網膜剥離の主な自覚症状には、視野欠損と飛蚊症があります。
網膜剥離が原因で起きる視野欠損
網膜色素上皮層は網膜の老廃物をひきとっていると考えられています。そのため網膜がそこからはがれると、その部分の網膜の感度が著しく低下してしまいます。これは「視野欠損」という症状として現れます。本来くっついて正しく機能しているものがはがれたら機能が下がるのは当然といえば当然。放置しておくとどんどん網膜剥離が進行して全ての網膜がはがれ、さらに放置すると、はがれた網膜が死滅し、最後は目全体が死滅してしぼんでしまうこともありえるのです。人間は端の方の視野が欠損していてもほとんど気づかないため、たいていの患者さんは中心付近まで視野欠損が拡大してから病院に駆け込んでこられることがほとんど。「下の方からどんどん物が暗く見えるようになってきて、今は視界の半分ぐらいが暗く見えます」と言う患者さんは少なくありません。
特に眼球の上に網膜裂孔ができた場合は、重力の影響でどんどんはがれてきます。怖い話で申し訳ないですが、1日で全網膜の半分がはがれてしまったケースも。なお、網膜にはその前にあるレンズの効果で上下左右逆に像がうつるため、上の網膜がはがれると下の視界が欠けます。下に網膜裂孔ができた時は重力の影響が少ないため、上に穴ができた時ほどは進行が早くないことが多いです。
網膜剥離が原因で起きる飛蚊症
黒や白の浮遊物が目の前をチラチラ、ゆらゆらと跳んでいるように見える「飛蚊症」。網膜剥離が原因で発症することもある
また、網膜裂孔ができる時は網膜が一部破れるため、たまたまそこに太い血管があった場合は出血が起きます。網膜がむりやり引っ張られて裂けるため、網膜のかけらが飛び散ることもあります。出血や網膜のかけらは、非常に強い飛蚊症として自覚することができます。
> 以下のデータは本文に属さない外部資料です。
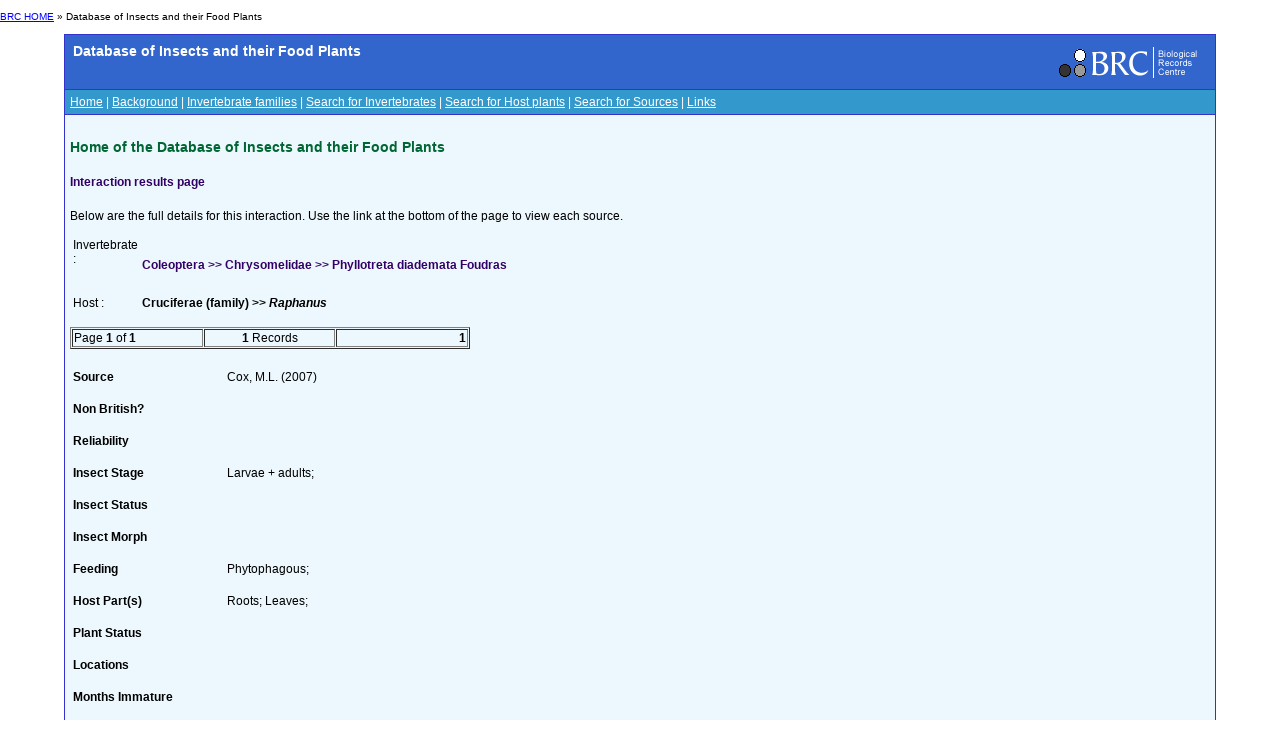

--- FILE ---
content_type: text/html; charset=utf-8
request_url: https://dbif.brc.ac.uk/interactions.aspx?hostid=4627&insectid=6642
body_size: 2506
content:


<!DOCTYPE html PUBLIC "-//W3C//DTD XHTML 1.0 Transitional//EN" "http://www.w3.org/TR/xhtml1/DTD/xhtml1-transitional.dtd">

<html xmlns="http://www.w3.org/1999/xhtml">
<head><title>
	BRC - Database of Insects and their Food Plants
</title><link href="Styles/schemes_Styles.css" rel="Stylesheet" type="text/css" />
</head>
<body>
    <div id="header">
    <!-- Main padded table for content -->
<p class="small"> <a href="http://www.brc.ac.uk/">BRC HOME</a> »
      		Database of Insects and their Food Plants
       </p>
<table class="contentTable" align="center" border="0" cellpadding="5" cellspacing="1" width="90%">
  <tr>
    <td class="contentTable_title1">
    <table class="contentTable_title1" width="100%">
        <tr>
          <td class="contentTable_title1"> Database of Insects and their Food Plants</td>
          <td align="right"><a href="http://www.brc.ac.uk/"><img src="logos/BRC_logo_mini_blueBG.gif" alt="Biological Records Centre" border="0" height="38" width="155"></a> </td>
        </tr>
     </table>
     </td>
  </tr>
  <tr>
    <td class="contentTable_menu"><a href="homepage.aspx" class="menu">Home</a> | <a href="background.aspx" class="menu">Background</a> | <a href="families.aspx" class="menu">Invertebrate families</a> | <a href="invertebrates.aspx" class="menu">Search for Invertebrates</a> | <a href="hosts.aspx" class="menu">Search for Host plants</a> | <a href="sources.aspx" class="menu">Search for Sources</a> | <a href="links.aspx" class="menu">Links</a></td>
  </tr>
  <tr>
    <td class="contentTable_text">
      <h4>Home of the Database of Insects and their Food Plants
      </h4>
    </div>
    <form method="post" action="./interactions.aspx?hostid=4627&amp;insectid=6642" id="form1">
<div class="aspNetHidden">
<input type="hidden" name="__VIEWSTATE" id="__VIEWSTATE" value="/[base64]/TiEe76MmNcO13" />
</div>

<div class="aspNetHidden">

	<input type="hidden" name="__VIEWSTATEGENERATOR" id="__VIEWSTATEGENERATOR" value="F6B08028" />
</div>
    <div>
        
<h5>Interaction results page</h5>

Below are the full details for this interaction. Use the link at the bottom of the page to view each source.
<p/>

	<table >
		<tr vAlign="top">
			<td width="30" >Invertebrate :
			</td>
			<td><span id="cphBody_lblInvertebrate"><h5> Coleoptera >> Chrysomelidae >> Phyllotreta diademata Foudras</h5></span></td>
		</tr>
		<tr vAlign="top" >
			<td >Host :
			</td>
			<td><span id="cphBody_lblHost"><b>Cruciferae (family) >> <i>Raphanus</i></b></span></td>
		</tr>
	</table>
	<br/>
	
	<table border="1" width="400" cellspacing="1" cellpadding="1">
	<tr class="MainText">
		<td width="33%" nowrap><span id="cphBody_TotalMessages">Page <b>1</b> of <b>1</b></span></td>
		<td width="33%" align="center" nowrap><span id="cphBody_RecordsCount"><b>1</b> Records</span></td>
		<td width="33%" align="right" nowrap><span id="cphBody_PagingLabel"><b>1</b>    </span></td>
	</tr>
	</table>
	
	
	
	<table width=90% > <tr><td colspan="2">&nbsp;</td></tr>
	
	<tr><td width="150" valign="top"><b>Source</b><br/>&nbsp;</td>
	<td valign="top">
		<span id="cphBody_rptInteractions_lblSource_0">Cox, M.L. (2007)</span> 
	</td>
	</tr>
	<tr><td width="150" valign="top"><b>Non British?</b><br/>&nbsp;</td>
	<td valign="top">
		<span id="cphBody_rptInteractions_lblInteractionForeign_0"> </span> 
	</td>
	</tr>
	<tr><td width="150" valign="top"><b>Reliability</b><br/>&nbsp;</td>
	<td valign="top">
		<span id="cphBody_rptInteractions_lblReliability_0"> </span> 
	</td>
	</tr>
		<tr><td width="150" valign="top"><b>Insect Stage</b><br/>&nbsp;</td>
	<td valign="top">
		<span id="cphBody_rptInteractions_lblInsectStage_0">Larvae + adults; </span> 
	</td>
	</tr>
		<tr><td width="150" valign="top"><b>Insect Status</b><br/>&nbsp;</td>
	<td valign="top">
		<span id="cphBody_rptInteractions_lblInsectStatus_0"> </span> 
	</td>
	</tr>
			<tr><td width="150" valign="top"><b>Insect Morph</b><br/>&nbsp;</td>
	<td valign="top">
		<span id="cphBody_rptInteractions_lblInsectMorph_0"> </span> 
	</td>
	</tr>
			<tr><td width="150" valign="top"><b>Feeding</b><br/>&nbsp;</td>
	<td valign="top">
		<span id="cphBody_rptInteractions_lblFeeding_0">Phytophagous; </span> 
	</td>
	</tr>
			<tr><td width="150" valign="top"><b>Host Part(s)</b><br/>&nbsp;</td>
	<td valign="top">
		<span id="cphBody_rptInteractions_lblHostParts_0">Roots; Leaves; </span> 
	</td>
	</tr>
			<tr><td width="150" valign="top"><b>Plant Status</b><br/>&nbsp;</td>
	<td valign="top">
		<span id="cphBody_rptInteractions_lblHostStatus_0"> </span> 
	</td>
	</tr>
		<tr><td width="150" valign="top"><b>Locations</b><br/>&nbsp;</td>
	<td valign="top">
		<span id="cphBody_rptInteractions_lblLocations_0"> </span> 
	</td>
	</tr>	
			<tr><td width="150" valign="top"><b>Months Immature</b><br/>&nbsp;</td>
	<td valign="top">
		<span id="cphBody_rptInteractions_lblMonthsImmature_0"> </span> 
	</td>
	</tr>	
			<tr><td width="150" valign="top"><b>Months Adult</b><br/>&nbsp;</td>
	<td valign="top">
		<span id="cphBody_rptInteractions_lblMonthsAdult_0"> </span> 
	</td>
	</tr>	
			<tr><td width="150" valign="top"><b>Habitat</b><br/>&nbsp;</td>
	<td valign="top">
		<span id="cphBody_rptInteractions_lblHabitat_0"> </span> 
	</td>
	</tr>	
	 


    </div>
    </form>
    <div id="footer">
    	</td>
	</tr>
	</table>
<!-- End of main padded table -->
<p>&nbsp; </p>
<table style="border-top: 1px solid black;" border="0" cellpadding="0" cellspacing="0" width="100%">
  <tbody><tr>
    <td width="50%"><table align="center" border="0" cellpadding="5" cellspacing="1">
        <tbody><tr>
          <td><a href="http://www.nbn.org.uk/" target="_blank"><img src="logos/NBN_logo_07.gif" alt="National Biodiversity Network" border="0" height="65" width="124"></a></td>
          <td><a href="http://www.ceh.ac.uk/" target="_blank"><img src="logos/UKCEH-Logo.png" alt="UK Centre for Ecology and Hydrology" border="0" height="50" width="175"></a></td>
          <td><a href="http://www.jncc.gov.uk/" target="_blank"><img src="logos/JNCC_logo.jpg" alt="Joint Nature Conservation Committee" border="0" height="53" width="124"></a></td>
        </tr>

<!--Google Analytics added 09/05/2023 by Biren Rathod-->
<!-- Google tag (gtag.js) -->
<script async src="https://www.googletagmanager.com/gtag/js?id=G-96G17VDQTK"></script>
<script>
  window.dataLayer = window.dataLayer || [];
  function gtag(){dataLayer.push(arguments);}
  gtag('js', new Date());

  gtag('config', 'G-96G17VDQTK');
</script>
      </tbody></table></td>
    <td>&nbsp;</td>
  </tr>
</tbody></table>
    </div>
<script defer src="https://static.cloudflareinsights.com/beacon.min.js/vcd15cbe7772f49c399c6a5babf22c1241717689176015" integrity="sha512-ZpsOmlRQV6y907TI0dKBHq9Md29nnaEIPlkf84rnaERnq6zvWvPUqr2ft8M1aS28oN72PdrCzSjY4U6VaAw1EQ==" data-cf-beacon='{"version":"2024.11.0","token":"5d9bc1af3a3e4c408d301ba02ad80837","r":1,"server_timing":{"name":{"cfCacheStatus":true,"cfEdge":true,"cfExtPri":true,"cfL4":true,"cfOrigin":true,"cfSpeedBrain":true},"location_startswith":null}}' crossorigin="anonymous"></script>
</body>
</html>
網膜円孔からの網膜剥離は、進行が遅いことが多いのも特徴。網膜円孔が端の方にいつのまにかできていて、その周辺が網膜剥離(網膜剥離裂孔)になっていたものが眼底検査で偶然見つかるケースが多く、そういう場合は症状がまったくないというのがほとんどです。最近は、レーシックに代表される近視矯正手術の術前検査で見つかったというパターンが多いです。もちろん網膜円孔からの網膜剥離がゆっくり進んでいたのが、ある時を境に急に進んで視界がどんどん欠けてきたというようなケースもあるので、いずれにしても何かしらの自覚症状があった場合は注意が必要です。